Extract provided ▸
Home > Music > Moonblood – Blut und Krieg (1996)

Moonblood – Blut und Krieg (1996)

folderSo Moonblood is kind of obscure. Nothing new – they were one of many bands that benefited substantially from commercialization of the internet, as it brought together what would otherwise be very isolated communities of underground metal fans to share their favorite works. As it is, this is your definition of “kvlt” – low fidelity production values, limited distribution, convoluted logo, overall inaccessible approach to music. If you ask me, they have to be doing something right in order to rise above the flood.

In a lot of ways, Moonblood is a distant relative of the “ambient” schools of black metal, as espoused by bands like Summoning and early Enslaved. Moonblood, on the other hand, despite relying heavily on repetition in their compositions, ends up giving us more conventionally structured material on this album. On the other hand, there are a variety of methods explored; on Blut und Krieg this mostly means there is a mixture of mid-paced, spacious material, more melodic, blast-beat driven material, and a few moments that were clearly intended as “epic”, film-score type stings to what is otherwise somewhat traditional black metal. No one approach stands out as clearly being better executed than the others, especially since much of the stronger material on this album combines elements of both.

Entries provided ▸
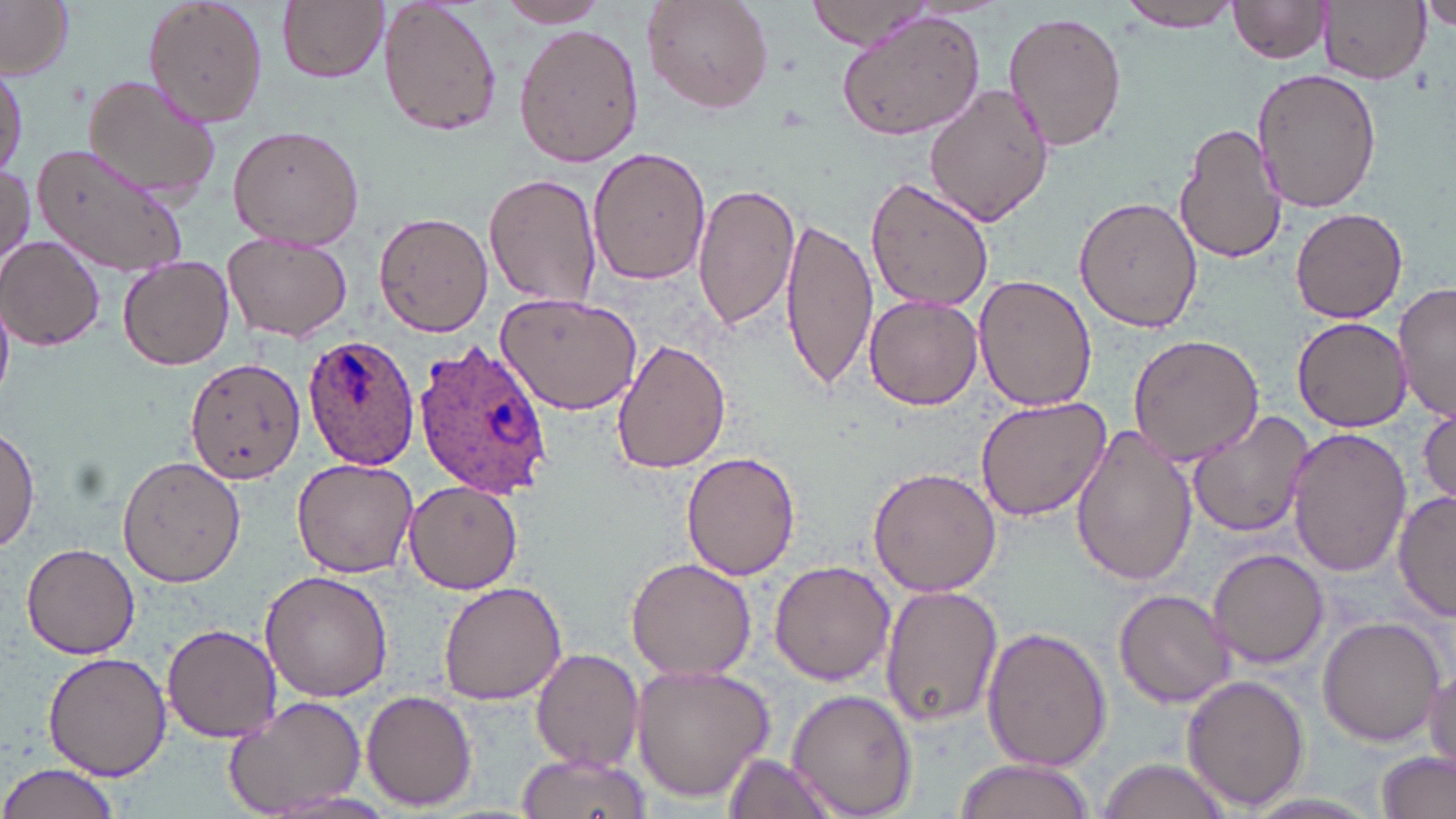

Summary:
  - Coordinate format: approximate bounding boxes as [x1, y1, x2, y2] in pixels
  - Uninfected red blood cell locations: [142, 0, 269, 128], [278, 0, 388, 84], [378, 0, 503, 138], [641, 0, 775, 115], [806, 0, 942, 50], [1116, 0, 1245, 34], [1228, 0, 1335, 64], [0, 1, 76, 78], [497, 1, 613, 28], [1422, 1, 1455, 34], [1318, 2, 1427, 85], [835, 7, 987, 142], [1002, 12, 1129, 152], [513, 21, 643, 167], [0, 64, 24, 185], [1251, 68, 1383, 214], [83, 73, 225, 206], [924, 84, 1056, 227], [1174, 122, 1286, 266], [227, 125, 366, 250], [29, 140, 196, 280], [586, 146, 711, 286], [0, 160, 32, 279], [486, 170, 603, 311], [865, 175, 995, 314], [692, 182, 801, 333], [1073, 196, 1204, 332], [1288, 208, 1410, 323], [373, 212, 492, 337], [778, 215, 879, 393], [224, 234, 351, 343], [1, 237, 108, 349], [118, 254, 234, 369], [973, 274, 1095, 412], [1392, 285, 1455, 420], [864, 292, 983, 410], [495, 293, 643, 415], [1291, 317, 1410, 431], [1126, 333, 1264, 464], [612, 340, 731, 474], [185, 357, 306, 485], [975, 394, 1114, 520], [1416, 405, 1456, 513], [1186, 410, 1316, 539], [0, 425, 40, 555], [1068, 425, 1197, 586], [1286, 426, 1411, 579], [680, 451, 801, 580], [118, 455, 246, 587], [290, 458, 417, 577], [868, 466, 1001, 597], [404, 477, 525, 594], [1393, 489, 1456, 622], [20, 542, 142, 660], [1207, 547, 1328, 670], [626, 557, 755, 681], [768, 560, 894, 684], [260, 570, 392, 702], [438, 579, 566, 703], [877, 583, 1005, 728], [1114, 589, 1236, 711], [1317, 615, 1446, 747], [161, 622, 282, 742], [981, 627, 1112, 772], [531, 648, 644, 770], [43, 650, 171, 779], [1426, 658, 1455, 777], [629, 659, 775, 800], [1182, 673, 1310, 812], [787, 689, 918, 817], [361, 690, 479, 810], [223, 694, 366, 816], [1378, 749, 1454, 819], [517, 750, 650, 819], [722, 753, 838, 818], [1094, 757, 1236, 819], [952, 759, 1101, 819], [0, 764, 122, 819], [1237, 794, 1385, 819]
  - Plasmodium ovale-infected red blood cell locations: [301, 334, 419, 469], [416, 342, 554, 500]
  - Slide-level diagnosis: Plasmodium ovale
  - Image size: 1456×819 pixels
  - Preparation: thin blood smear
  - Stain: May-Grünwald-Giemsa
  - Modality: optical microscopy
  - Field of view: one of a larger specimen
  - Magnification: 1000xReport the malaria status of this cell.
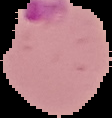
It is parasitized.

Image is 112×118 pixels. From a thin blood film. Cell region segmented out of the field of view; the surrounding area is masked to black.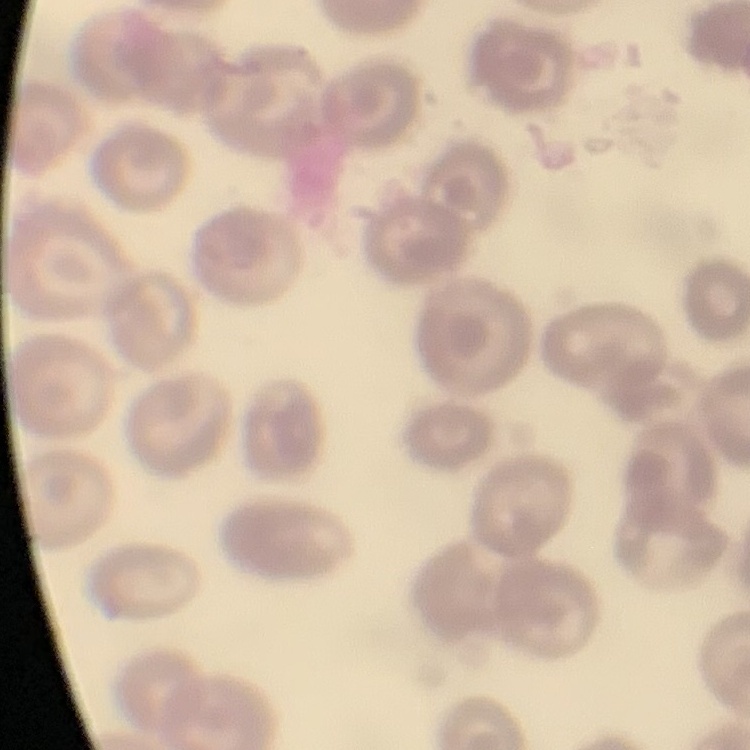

Request 1 ▸
In the review, which bands are given as examples of the "ambient" schools of black metal?
Request 2 ▸
Reproduce the part of the review that begins with the words "In a lot of" and ends with "elements of both.".

Written answer 1 ▸
Summoning and early Enslaved.

Written answer 2 ▸
In a lot of ways, Moonblood is a distant relative of the “ambient” schools of black metal, as espoused by bands like Summoning and early Enslaved. Moonblood, on the other hand, despite relying heavily on repetition in their compositions, ends up giving us more conventionally structured material on this album. On the other hand, there are a variety of methods explored; on Blut und Krieg this mostly means there is a mixture of mid-paced, spacious material, more melodic, blast-beat driven material, and a few moments that were clearly intended as “epic”, film-score type stings to what is otherwise somewhat traditional black metal. No one approach stands out as clearly being better executed than the others, especially since much of the stronger material on this album combines elements of both.